**WHAT TO DO**
With the pictures left out, write out exactly the lines of the listing below that run from the line with "Chanel Vintage CC" through the line with "Image 252632_ALTMORE1.jpg, Product".

**DATA TO PROCESS**
────────────────

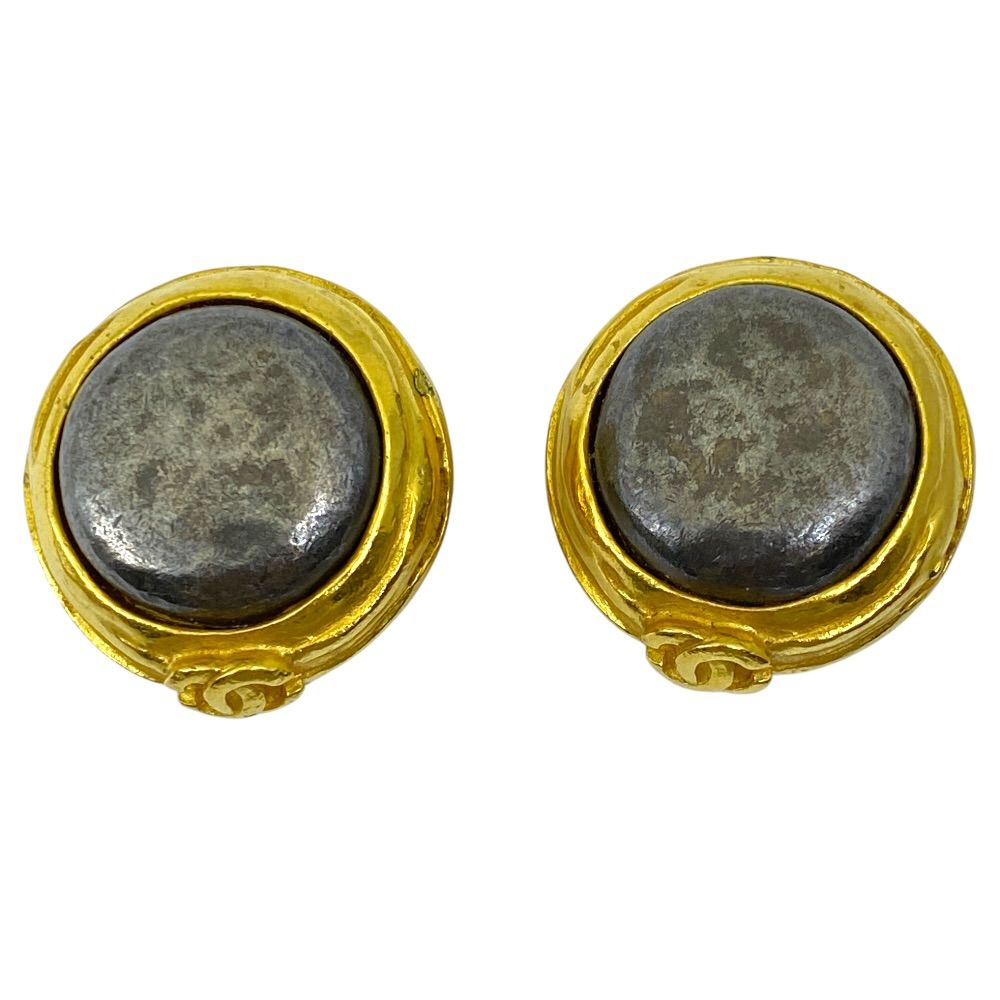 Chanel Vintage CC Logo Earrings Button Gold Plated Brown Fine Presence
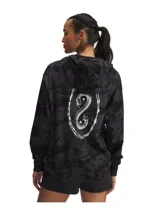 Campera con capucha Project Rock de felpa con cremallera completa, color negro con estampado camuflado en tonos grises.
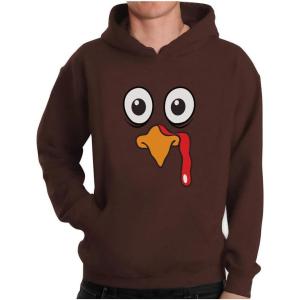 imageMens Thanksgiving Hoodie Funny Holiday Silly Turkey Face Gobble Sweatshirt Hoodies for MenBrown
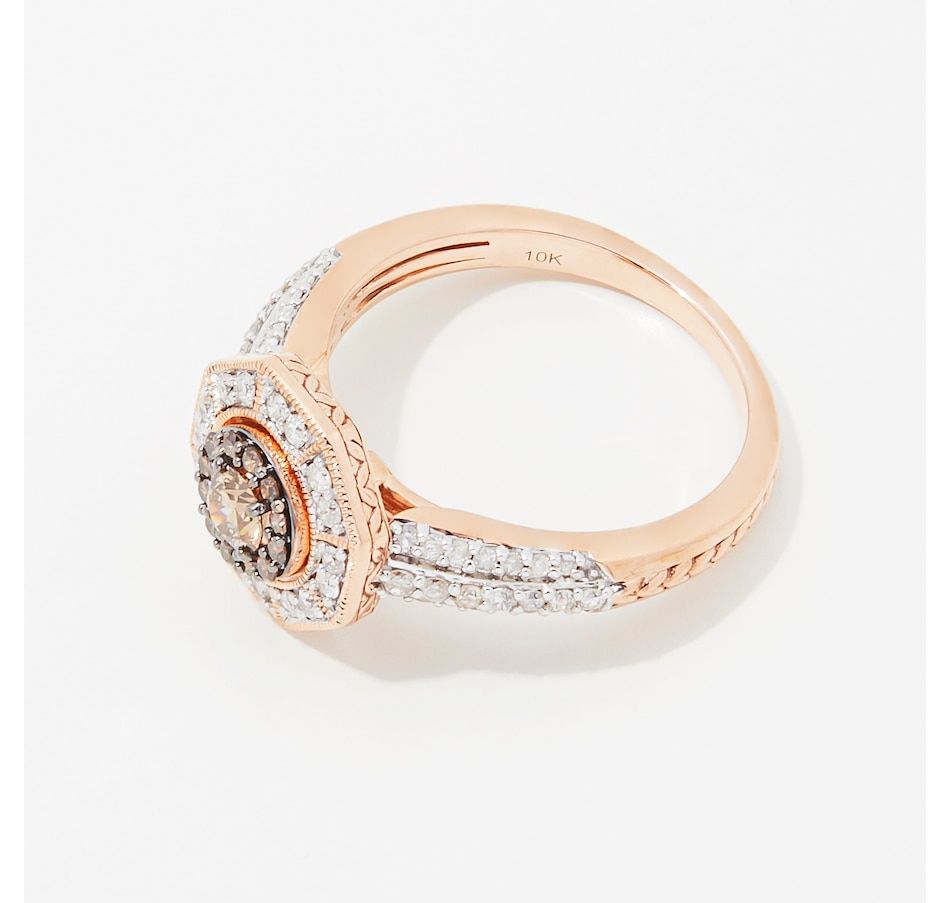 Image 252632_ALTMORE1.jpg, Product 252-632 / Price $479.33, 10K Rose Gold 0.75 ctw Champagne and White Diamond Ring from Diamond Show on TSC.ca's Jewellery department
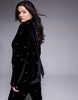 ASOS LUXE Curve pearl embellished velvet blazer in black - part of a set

────────────────

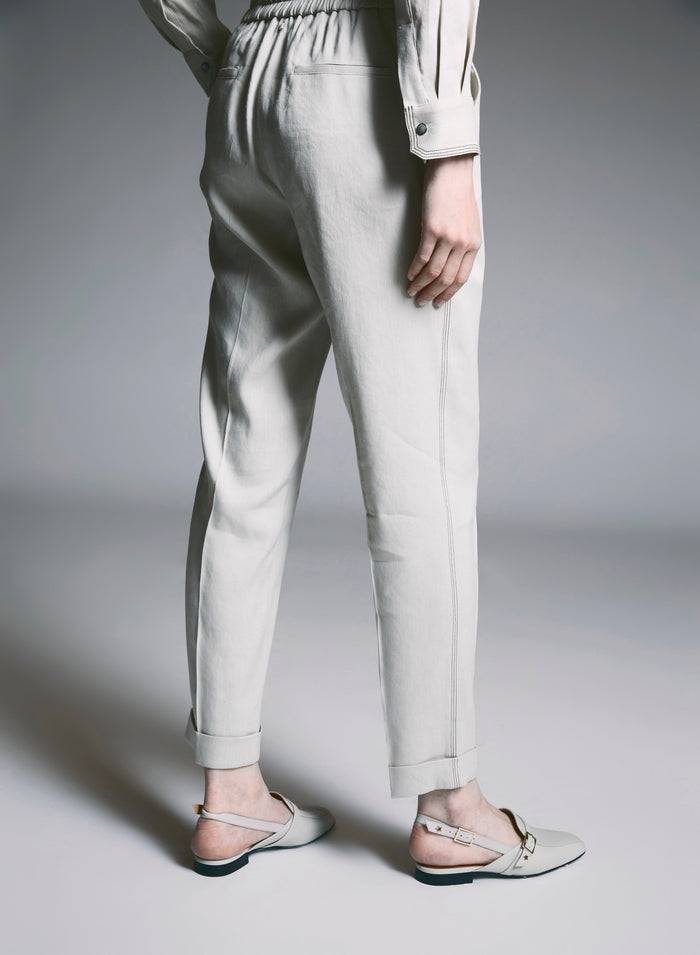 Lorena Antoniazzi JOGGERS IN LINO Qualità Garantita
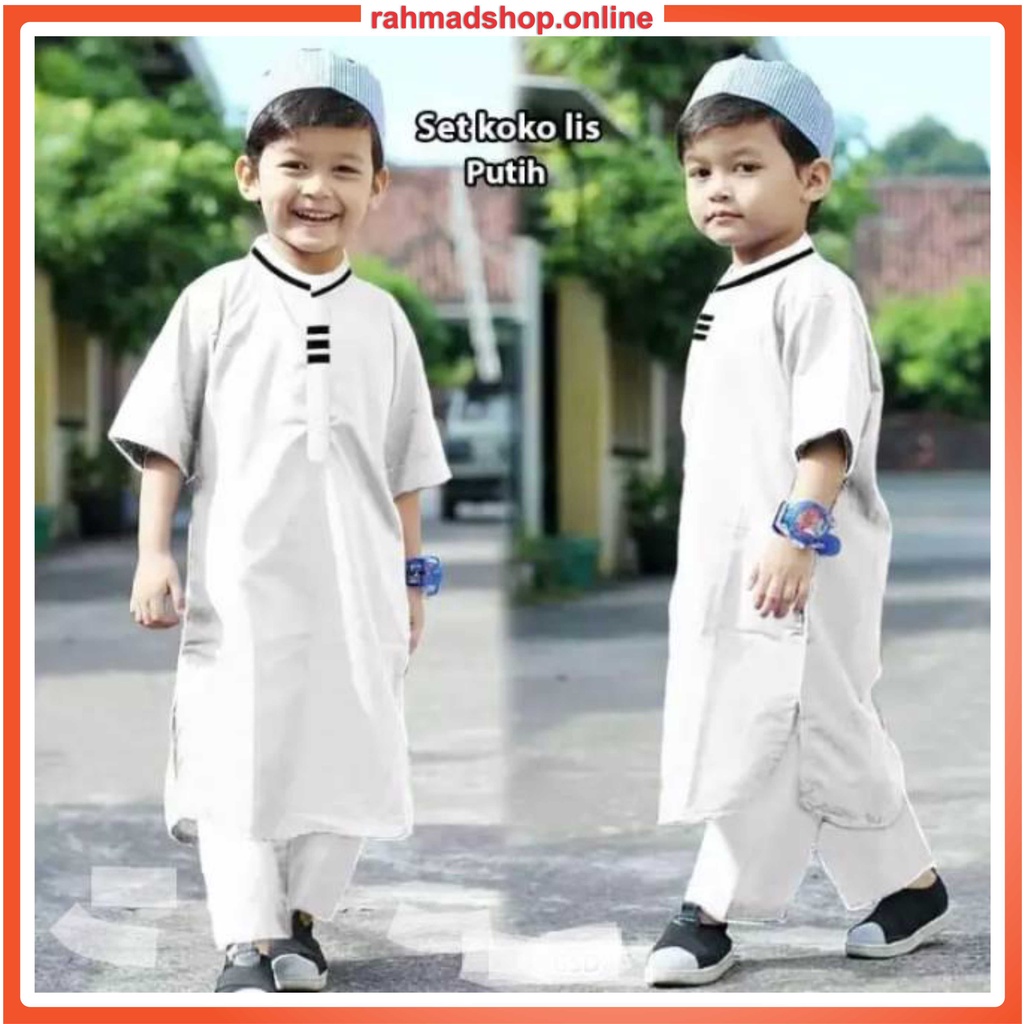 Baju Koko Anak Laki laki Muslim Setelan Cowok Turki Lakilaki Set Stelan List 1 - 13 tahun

────────────────

**RESPONSE BELOW**
 Chanel Vintage CC Logo Earrings Button Gold Plated Brown Fine Presence
 Campera con capucha Project Rock de felpa con cremallera completa, color negro con estampado camuflado en tonos grises.
 imageMens Thanksgiving Hoodie Funny Holiday Silly Turkey Face Gobble Sweatshirt Hoodies for MenBrown
 Image 252632_ALTMORE1.jpg, Product 252-632 / Price $479.33, 10K Rose Gold 0.75 ctw Champagne and White Diamond Ring from Diamond Show on TSC.ca's Jewellery department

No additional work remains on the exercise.